When Margaret McDermid had been in her forties, she’d been deeply committed to volunteer counseling of young American men coming to Canada to escape the Vietnam War. One of the young men falls in love with her—a boy not yet in his twenties with a woman already in her forties! The affair, described in frankly erotic terms, is quickly over.
Then, as Margaret turns sixty, her “young” lover comes to her— again in need of her help. This time, it is because his wife and child are missing—presumed kidnapped. He’s now a man in his thirties, and Sergeant McDermid is distracted by wondering if he still finds her attractive. (“But how could he? Margaret wondered—an old hag like me.”)
“ I would still find her attractive!” Eddie would tell Ruth.
“Tell her —not me, Eddie,” Ruth would say.
In the end, the former young man is happily reunited with his wife and child, and Margaret consoles herself by once more imagining the lives of those missing American boys whose pictures stare back at her in her lonely bedroom.
Ruth would relish a jacket blurb on McDermid Reaches a Milestone : “the best living crime writer!” (This from the president of the British Crime Writers Association, although it was not a widely held opinion.) And Missing Persons McDermid was awarded the so-called Arthur for Best Novel. (The Crime Writers of Canada named the award after Arthur Ellis, which was the name adopted by Arthur English, the Canadian hangman from 1913 until 1935; his uncle John Ellis was the hangman in England at that same period of time. Subsequent Canadian hangmen took the name “Arthur Ellis” as their nom de travail.)
However, it was not uncommon that success in Canada—and an even more measurable success in her French and German translations—did not mean that Alice Somerset was similarly well known or even well published in the United States; indeed, she had barely been published in the States. A U.S. distributor for her Canadian publisher had tried unsuccessfully to promote McDermid Reaches a Milestone in a modest way. (The third of the three novels was the only one of sufficient interest to the Americans for them to publish it at all.)

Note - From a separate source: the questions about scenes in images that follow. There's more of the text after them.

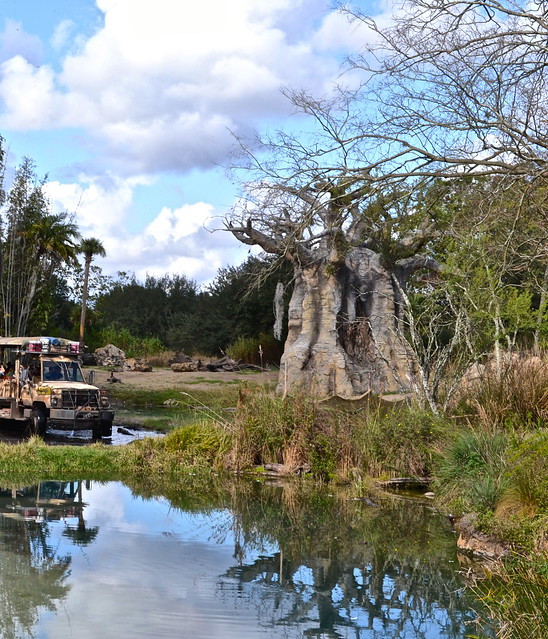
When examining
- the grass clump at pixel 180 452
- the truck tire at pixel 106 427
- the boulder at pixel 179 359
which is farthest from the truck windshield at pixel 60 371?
the boulder at pixel 179 359

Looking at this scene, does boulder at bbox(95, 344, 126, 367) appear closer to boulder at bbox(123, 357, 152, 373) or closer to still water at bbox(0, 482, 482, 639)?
boulder at bbox(123, 357, 152, 373)

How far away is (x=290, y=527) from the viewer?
11.1 metres

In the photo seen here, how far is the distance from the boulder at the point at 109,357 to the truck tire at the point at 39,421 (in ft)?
64.9

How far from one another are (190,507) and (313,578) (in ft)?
13.1

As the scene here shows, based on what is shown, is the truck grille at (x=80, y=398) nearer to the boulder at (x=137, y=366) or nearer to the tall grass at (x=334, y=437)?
the tall grass at (x=334, y=437)

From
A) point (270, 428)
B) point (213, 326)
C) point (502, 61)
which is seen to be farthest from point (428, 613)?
point (213, 326)

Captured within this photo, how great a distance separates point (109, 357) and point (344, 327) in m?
14.3

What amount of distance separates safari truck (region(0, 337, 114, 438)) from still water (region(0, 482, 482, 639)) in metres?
6.68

Eddie O’Hare was envious of Alice Somerset’s foreign sales, but he was no less proud of Marion for her efforts to convert her personal tragedy and unhappiness to fiction. “Good for your mother,” Eddie would tell Ruth. “She’s taken everything that hurt her and turned it into a detective series!”
But Eddie was unsure if he was the model for the young lover who re-enters Margaret McDermid’s life when she’s sixty, or if Marion had taken another young American as her lover during the Vietnam War.

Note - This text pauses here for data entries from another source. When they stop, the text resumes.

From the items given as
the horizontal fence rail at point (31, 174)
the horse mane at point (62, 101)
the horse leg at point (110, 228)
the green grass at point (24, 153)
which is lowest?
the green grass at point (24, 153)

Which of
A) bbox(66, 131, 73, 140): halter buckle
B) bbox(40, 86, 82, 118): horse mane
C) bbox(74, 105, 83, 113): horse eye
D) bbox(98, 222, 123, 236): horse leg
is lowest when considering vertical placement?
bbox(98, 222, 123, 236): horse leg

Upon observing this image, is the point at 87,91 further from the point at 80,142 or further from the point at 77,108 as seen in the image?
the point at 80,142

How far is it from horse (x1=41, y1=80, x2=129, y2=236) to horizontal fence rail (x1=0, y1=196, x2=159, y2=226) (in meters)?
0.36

“Don’t be silly, Eddie,” Ruth would tell him. “She’s writing about you, only you.”
About Marion, Eddie and Ruth would agree on the most important thing: they would let Ruth’s mother remain a missing person for as long as she wanted to be. “She knows where to find us, Eddie,” Ruth would tell her newfound friend, but Eddie bore the unlikelihood of Mario
n ever wanting to see him again like a permanent sorrow.
Arriving at JFK, Ruth expected to find Allan waiting for her when she passed through customs; that she found Allan waiting with Hannah was a surprise. To Ruth’s knowledge, they had never met before; the sight of them together caused Ruth the most acute distress. She knew she should have slept with Allan before she left for Europe—now he’d slept with Hannah instead! But how could that be? They didn’t even know each other; yet there they were, looking like a couple.
In Ruth’s view, they looked “like a couple” because they seemed to possess some terrible secret between them—they appeared stricken with remorse when they saw her. Only a novelist could ever have imagined such nonsense. (In part, it was because of her perverse ability to imagine anything that in this instance Ruth failed to imagine the obvious.)